Introduction to R

Claire Donnat (cdonnat[at]uchicago.edu)

based on the material for CME 195 by Lan Huong Nguyen (Stanford)

The R language

What is R?

  • R was created by Rob Gentleman and Ross Ihaka in 1994; it is based on the S language developed at Bell Labs by John Chambers (Stanford Statistics).

  • It is an open-source language and environment for statistical computing and graphics.

  • R offers:
    • A simple and effective programming language.
    • A data handling and storage facility.
    • A suite of libraries for matrix computations.
    • A large collection of tools for data analysis.
    • Facilities for generating high-quality graphics and data display.

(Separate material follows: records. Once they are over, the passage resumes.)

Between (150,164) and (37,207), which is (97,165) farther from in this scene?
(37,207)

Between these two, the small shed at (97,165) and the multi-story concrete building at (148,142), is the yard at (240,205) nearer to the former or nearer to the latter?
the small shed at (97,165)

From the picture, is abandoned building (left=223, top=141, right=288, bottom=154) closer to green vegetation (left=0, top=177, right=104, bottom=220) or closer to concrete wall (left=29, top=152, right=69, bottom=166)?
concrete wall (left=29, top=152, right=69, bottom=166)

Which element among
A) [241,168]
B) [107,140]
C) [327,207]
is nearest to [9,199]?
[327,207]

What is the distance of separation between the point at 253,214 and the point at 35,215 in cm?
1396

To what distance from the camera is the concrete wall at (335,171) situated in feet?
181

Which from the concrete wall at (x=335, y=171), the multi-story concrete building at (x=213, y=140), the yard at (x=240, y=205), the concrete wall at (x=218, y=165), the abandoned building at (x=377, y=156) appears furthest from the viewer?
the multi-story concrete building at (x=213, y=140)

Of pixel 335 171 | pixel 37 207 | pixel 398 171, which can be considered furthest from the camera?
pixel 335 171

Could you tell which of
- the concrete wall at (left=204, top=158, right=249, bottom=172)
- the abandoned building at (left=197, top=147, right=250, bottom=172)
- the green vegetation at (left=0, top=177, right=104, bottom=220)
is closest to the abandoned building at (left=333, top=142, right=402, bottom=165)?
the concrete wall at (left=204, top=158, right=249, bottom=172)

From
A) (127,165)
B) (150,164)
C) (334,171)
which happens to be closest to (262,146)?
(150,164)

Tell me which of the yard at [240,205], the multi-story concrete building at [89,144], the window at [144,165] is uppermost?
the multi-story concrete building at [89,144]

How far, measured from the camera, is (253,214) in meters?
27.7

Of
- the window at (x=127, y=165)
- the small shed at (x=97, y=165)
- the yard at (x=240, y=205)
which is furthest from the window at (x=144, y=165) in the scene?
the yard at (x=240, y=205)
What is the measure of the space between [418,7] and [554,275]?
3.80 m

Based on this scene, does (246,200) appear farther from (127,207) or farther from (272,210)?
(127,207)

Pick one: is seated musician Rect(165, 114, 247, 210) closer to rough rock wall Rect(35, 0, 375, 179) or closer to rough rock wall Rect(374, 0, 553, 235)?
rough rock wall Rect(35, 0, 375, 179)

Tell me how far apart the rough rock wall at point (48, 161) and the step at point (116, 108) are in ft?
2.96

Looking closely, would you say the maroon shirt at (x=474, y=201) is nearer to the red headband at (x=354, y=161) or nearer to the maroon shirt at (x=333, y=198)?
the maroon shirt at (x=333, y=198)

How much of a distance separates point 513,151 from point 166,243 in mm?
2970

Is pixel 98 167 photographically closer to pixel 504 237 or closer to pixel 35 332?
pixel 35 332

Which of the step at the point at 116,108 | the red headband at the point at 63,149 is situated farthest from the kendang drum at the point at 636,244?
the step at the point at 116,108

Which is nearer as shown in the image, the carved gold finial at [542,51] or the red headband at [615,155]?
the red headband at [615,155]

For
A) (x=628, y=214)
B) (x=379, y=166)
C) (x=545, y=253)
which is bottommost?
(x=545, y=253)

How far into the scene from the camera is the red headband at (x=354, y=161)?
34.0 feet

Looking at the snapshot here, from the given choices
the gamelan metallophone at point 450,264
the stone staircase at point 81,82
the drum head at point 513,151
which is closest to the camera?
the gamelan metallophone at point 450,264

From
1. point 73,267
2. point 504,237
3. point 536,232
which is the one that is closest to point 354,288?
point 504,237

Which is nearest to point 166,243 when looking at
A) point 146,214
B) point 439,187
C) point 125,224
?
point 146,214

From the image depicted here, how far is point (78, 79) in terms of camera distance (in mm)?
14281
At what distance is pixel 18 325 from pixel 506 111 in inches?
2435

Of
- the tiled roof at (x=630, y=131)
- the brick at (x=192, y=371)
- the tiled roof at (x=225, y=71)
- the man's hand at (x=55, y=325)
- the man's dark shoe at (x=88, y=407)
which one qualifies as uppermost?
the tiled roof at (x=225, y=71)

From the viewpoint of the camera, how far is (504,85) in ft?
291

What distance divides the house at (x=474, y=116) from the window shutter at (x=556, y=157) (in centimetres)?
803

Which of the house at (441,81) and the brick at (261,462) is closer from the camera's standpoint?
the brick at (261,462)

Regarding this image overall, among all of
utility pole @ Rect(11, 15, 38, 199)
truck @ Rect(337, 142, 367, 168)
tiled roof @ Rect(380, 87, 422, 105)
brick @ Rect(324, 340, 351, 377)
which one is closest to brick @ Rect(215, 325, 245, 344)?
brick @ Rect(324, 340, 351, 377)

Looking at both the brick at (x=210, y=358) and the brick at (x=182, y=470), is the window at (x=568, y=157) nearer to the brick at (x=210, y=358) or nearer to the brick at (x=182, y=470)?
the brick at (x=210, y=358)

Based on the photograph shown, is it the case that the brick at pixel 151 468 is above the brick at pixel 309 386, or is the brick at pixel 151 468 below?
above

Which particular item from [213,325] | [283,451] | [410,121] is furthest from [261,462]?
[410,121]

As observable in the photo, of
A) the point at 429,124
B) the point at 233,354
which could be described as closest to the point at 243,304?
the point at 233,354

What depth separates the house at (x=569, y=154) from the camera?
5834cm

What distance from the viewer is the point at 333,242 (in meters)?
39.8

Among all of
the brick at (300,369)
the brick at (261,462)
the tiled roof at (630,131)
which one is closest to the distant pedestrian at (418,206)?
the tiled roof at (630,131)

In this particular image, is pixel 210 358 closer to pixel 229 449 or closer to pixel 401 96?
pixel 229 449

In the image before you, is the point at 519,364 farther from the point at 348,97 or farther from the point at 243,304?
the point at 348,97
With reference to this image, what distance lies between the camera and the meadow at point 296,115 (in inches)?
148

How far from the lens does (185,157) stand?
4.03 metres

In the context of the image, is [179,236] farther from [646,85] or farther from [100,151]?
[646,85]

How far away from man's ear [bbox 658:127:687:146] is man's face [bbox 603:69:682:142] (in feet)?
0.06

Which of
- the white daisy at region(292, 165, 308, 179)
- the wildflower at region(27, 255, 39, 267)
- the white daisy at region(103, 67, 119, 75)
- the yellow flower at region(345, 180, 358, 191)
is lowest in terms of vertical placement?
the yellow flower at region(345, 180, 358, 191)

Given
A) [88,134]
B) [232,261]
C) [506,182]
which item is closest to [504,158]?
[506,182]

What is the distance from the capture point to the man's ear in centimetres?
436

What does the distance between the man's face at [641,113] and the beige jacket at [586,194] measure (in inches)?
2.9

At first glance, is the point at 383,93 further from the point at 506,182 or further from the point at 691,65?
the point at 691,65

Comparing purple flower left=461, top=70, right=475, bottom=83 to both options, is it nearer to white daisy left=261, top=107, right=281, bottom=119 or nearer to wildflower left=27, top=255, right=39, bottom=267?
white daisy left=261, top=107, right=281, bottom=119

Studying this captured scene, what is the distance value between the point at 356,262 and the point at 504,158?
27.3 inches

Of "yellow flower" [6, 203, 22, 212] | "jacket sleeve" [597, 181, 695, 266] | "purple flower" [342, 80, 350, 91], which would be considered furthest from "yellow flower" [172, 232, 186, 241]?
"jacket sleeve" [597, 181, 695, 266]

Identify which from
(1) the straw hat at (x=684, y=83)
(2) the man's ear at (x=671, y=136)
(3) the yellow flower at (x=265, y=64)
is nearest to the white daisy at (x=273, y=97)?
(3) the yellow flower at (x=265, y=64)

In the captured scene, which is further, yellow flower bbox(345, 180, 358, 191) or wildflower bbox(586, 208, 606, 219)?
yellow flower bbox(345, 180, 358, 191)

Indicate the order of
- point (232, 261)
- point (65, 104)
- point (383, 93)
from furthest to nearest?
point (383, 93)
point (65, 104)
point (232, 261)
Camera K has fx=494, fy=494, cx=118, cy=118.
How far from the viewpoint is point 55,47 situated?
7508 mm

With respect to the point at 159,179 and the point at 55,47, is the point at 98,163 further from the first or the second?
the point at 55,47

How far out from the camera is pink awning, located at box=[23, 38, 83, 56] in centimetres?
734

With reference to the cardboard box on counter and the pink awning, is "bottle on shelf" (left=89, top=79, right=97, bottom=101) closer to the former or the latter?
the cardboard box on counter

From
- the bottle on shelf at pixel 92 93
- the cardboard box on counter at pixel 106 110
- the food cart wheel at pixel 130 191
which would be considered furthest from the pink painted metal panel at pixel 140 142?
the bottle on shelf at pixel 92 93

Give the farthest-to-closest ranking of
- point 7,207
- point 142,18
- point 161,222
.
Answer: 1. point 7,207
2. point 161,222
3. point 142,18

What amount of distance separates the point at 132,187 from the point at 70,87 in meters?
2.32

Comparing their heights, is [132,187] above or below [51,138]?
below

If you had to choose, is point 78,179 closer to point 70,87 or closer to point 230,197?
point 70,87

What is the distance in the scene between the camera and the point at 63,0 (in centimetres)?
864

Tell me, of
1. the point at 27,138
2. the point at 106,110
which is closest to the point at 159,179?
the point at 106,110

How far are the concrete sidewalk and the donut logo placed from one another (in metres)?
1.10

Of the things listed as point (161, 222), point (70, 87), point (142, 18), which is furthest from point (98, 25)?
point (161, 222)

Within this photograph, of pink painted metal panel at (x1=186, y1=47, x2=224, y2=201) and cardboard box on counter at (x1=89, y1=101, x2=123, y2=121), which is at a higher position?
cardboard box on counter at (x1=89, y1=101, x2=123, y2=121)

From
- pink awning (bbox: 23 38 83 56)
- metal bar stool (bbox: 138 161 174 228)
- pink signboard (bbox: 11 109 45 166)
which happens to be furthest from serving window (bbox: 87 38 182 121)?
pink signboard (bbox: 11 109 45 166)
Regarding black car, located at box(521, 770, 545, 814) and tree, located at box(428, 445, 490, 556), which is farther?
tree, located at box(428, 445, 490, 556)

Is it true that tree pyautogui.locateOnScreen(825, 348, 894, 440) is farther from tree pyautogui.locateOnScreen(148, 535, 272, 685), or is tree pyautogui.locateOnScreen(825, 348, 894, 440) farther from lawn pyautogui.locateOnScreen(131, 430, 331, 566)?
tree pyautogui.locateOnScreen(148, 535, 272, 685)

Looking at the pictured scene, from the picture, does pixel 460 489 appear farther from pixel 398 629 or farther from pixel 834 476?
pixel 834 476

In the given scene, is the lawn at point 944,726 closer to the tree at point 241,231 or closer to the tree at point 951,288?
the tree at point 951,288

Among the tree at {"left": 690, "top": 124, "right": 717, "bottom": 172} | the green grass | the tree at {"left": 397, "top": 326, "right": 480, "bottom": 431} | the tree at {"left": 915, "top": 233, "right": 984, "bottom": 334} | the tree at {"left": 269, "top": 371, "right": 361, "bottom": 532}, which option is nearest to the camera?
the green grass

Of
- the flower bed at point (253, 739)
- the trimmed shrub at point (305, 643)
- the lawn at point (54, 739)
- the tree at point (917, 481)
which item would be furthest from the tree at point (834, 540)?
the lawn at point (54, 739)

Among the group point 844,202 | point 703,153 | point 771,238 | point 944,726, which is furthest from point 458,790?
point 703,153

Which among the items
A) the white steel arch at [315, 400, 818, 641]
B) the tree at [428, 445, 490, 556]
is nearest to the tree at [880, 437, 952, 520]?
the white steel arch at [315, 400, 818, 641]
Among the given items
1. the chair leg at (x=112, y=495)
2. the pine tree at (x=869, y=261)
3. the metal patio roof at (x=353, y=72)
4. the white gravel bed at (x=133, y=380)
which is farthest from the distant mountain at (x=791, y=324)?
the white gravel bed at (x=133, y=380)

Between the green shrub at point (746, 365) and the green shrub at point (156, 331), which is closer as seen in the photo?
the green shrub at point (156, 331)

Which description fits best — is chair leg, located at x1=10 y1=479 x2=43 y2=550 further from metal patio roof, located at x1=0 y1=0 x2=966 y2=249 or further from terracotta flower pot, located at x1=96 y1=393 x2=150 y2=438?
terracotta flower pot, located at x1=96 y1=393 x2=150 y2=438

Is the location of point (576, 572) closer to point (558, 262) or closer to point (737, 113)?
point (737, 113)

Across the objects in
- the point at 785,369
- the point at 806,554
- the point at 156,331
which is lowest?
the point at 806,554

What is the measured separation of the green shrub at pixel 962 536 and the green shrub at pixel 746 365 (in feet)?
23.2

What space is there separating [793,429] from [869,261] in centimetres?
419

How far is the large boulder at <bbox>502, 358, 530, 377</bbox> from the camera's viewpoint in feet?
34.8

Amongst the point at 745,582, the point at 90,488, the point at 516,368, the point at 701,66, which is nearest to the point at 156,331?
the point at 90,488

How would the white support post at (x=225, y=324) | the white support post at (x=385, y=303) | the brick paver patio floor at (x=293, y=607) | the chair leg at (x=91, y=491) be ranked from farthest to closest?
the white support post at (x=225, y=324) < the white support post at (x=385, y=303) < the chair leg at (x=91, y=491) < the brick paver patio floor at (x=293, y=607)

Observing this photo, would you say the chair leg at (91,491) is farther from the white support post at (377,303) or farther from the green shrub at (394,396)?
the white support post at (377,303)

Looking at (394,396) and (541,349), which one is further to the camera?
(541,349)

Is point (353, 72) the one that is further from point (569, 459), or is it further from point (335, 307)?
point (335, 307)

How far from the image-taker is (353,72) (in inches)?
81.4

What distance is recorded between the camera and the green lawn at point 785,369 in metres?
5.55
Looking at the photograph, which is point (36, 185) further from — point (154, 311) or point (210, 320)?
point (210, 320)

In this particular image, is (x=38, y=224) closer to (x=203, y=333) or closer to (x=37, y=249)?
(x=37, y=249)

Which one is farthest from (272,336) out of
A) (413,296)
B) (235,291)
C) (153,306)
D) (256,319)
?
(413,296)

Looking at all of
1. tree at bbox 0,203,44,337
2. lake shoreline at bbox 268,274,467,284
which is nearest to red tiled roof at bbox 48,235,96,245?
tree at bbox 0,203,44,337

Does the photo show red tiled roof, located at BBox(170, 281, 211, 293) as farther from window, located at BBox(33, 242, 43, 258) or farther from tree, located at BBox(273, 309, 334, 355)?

  • R is highly extensible, but remains a fully planned and coherent system, rather than an incremental accumulation of specific and inflexible tools.

Who uses R?

Traditionally, academics and researchers. However, recently R has expanded also to industry and enterprise market. Worldwide usage on log-scale:

Source: http://pypl.github.io/PYPL.html

The PYPL Index is created by analyzing how often language tutorials are searched on Google (generated using raw data from Google Trends).

Why should you learn R?

Pros:

  • Open source and cross-platform.
  • Created with statistics and data in mind; new ideas and methods in statistics usually appear in R first.
  • Provides a wide range of high-quality packages for data analysis and visualization.
  • Arguably, the most commonly used language by data scientists

Cons:

  • Performance/Scalability: low speed, poor memory management.
  • Some packages are low-quality and provide no support.
  • A unconventional syntax and a few unusual features compared to other languages.

A few alternatives to R:

  • Python: fastest growing, general-purpose programming, with data science libraries.
  • SAS: used for statistical analysis; commercial and expensive, slower development.
  • SQL: designed for managing data held in a relational database management system.
  • MATLAB: proprietary, mostly for numerical computing, and matrix computations.

What makes R good?

  • R is an interpreted language, i.e. programs do not need to be compiled into machine-language instructions.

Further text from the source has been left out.